What is being asked —
Can you write out, word for word, the part of the TM account below that starts with "It was not possible to change" and goes on through "for proper planing."?

Passage provided —
◆ ◆ ◆ ◆

And the flying sutra was an outward movement into activity, people began to hop around and after a while I didn't like it that much anymore, I would have preferred to focus on the inner view and that is what after all  happened, the inner view grew and not the outer flying. 
When we go for a course, we always think it is something new to be learned, but afterwards it was no question anymore if we wanted it or not, with every program the status changed. First we were only meditators, afterwards we were siddhas and TM-teachers and that means we had to do it, it was no more choice. 
But I was in the observer and that went on, even though it was not possible to understand what was observed. 
It was not possible to change it and TM has really nothing to do with the watcher, they meditate and see everything as stress only and all is secret and the TM-teacher from France 'forgot' to tell me that it should be done in French if I wanted to initiate with him in France. I had no idea that it was all learnt by heart and therefore, that was not a very good counselling, because it was crucial and important to know in what language it should be done, not only to make a right decision, but for proper planing.

◆ ◆ ◆ ◆

Data to examine —

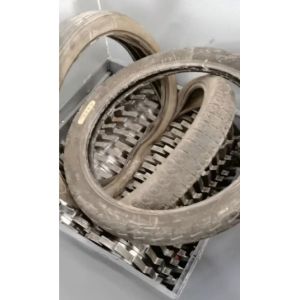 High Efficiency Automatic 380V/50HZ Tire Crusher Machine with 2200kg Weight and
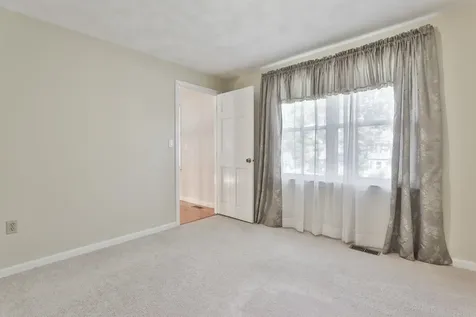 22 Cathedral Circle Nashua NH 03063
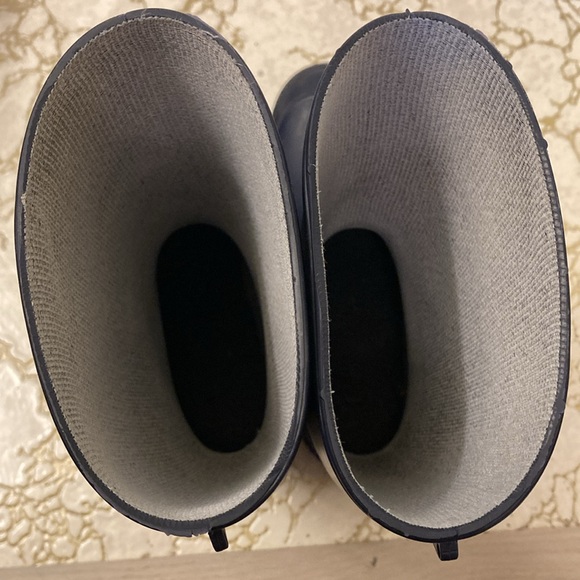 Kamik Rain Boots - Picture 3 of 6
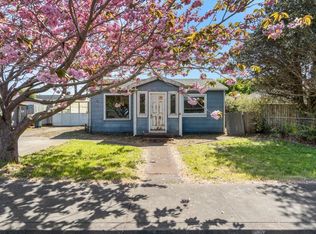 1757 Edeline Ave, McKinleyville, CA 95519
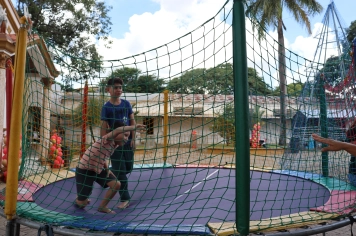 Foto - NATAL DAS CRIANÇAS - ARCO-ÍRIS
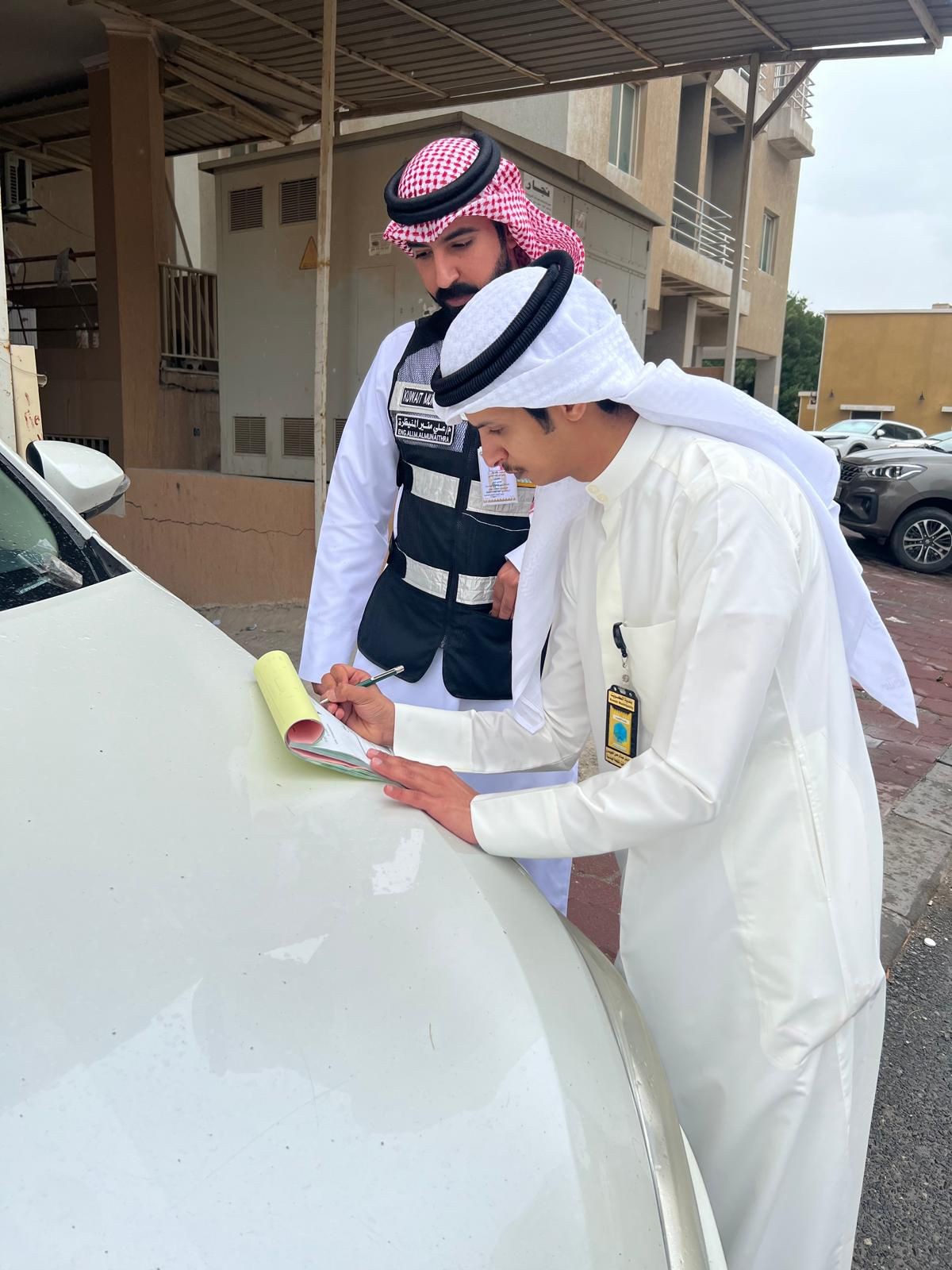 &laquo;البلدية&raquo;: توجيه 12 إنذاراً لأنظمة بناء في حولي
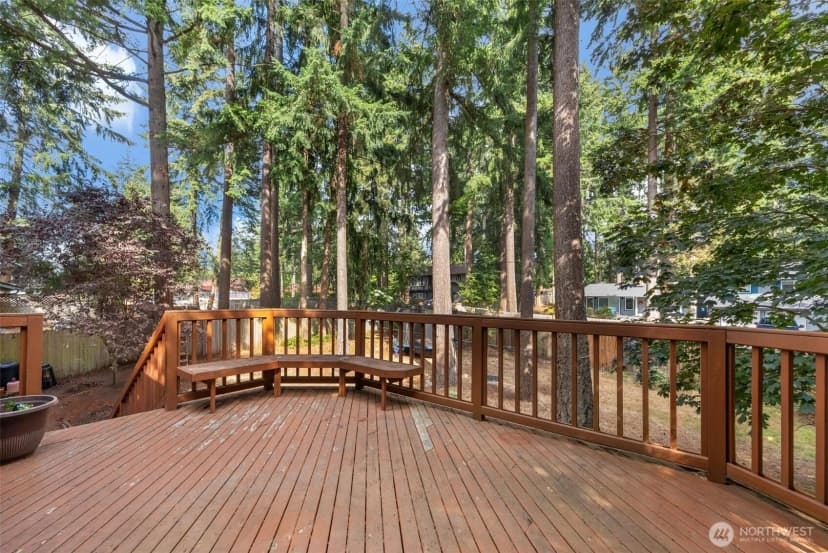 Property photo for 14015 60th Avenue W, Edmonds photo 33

◆ ◆ ◆ ◆

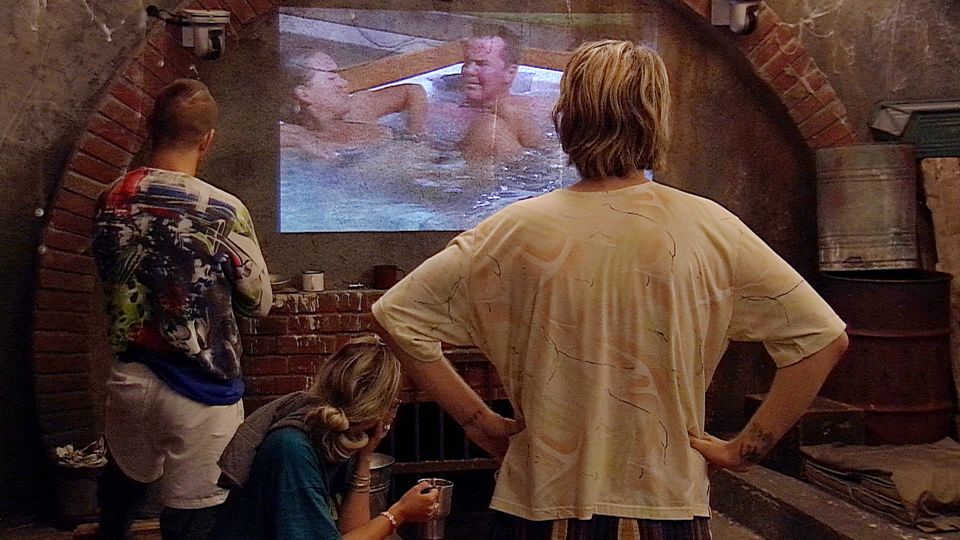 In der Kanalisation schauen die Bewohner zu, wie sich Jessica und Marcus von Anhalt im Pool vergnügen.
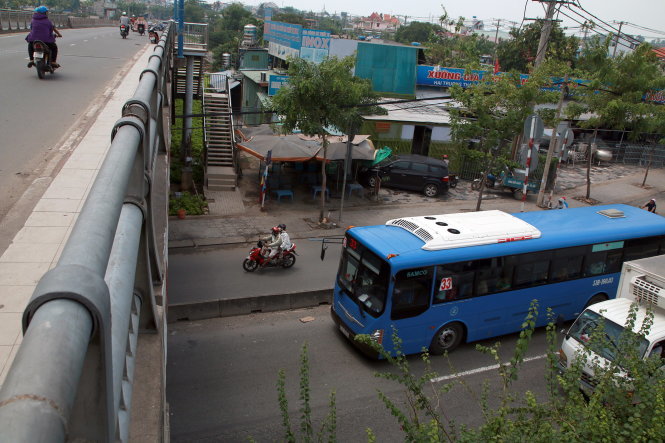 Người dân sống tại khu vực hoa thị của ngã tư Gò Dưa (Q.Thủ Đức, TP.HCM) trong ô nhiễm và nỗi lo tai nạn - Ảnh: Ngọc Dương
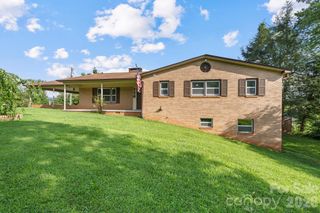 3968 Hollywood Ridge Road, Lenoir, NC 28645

◆ ◆ ◆ ◆

Written response —
It was not possible to change it and TM has really nothing to do with the watcher, they meditate and see everything as stress only and all is secret and the TM-teacher from France 'forgot' to tell me that it should be done in French if I wanted to initiate with him in France. I had no idea that it was all learnt by heart and therefore, that was not a very good counselling, because it was crucial and important to know in what language it should be done, not only to make a right decision, but for proper planing.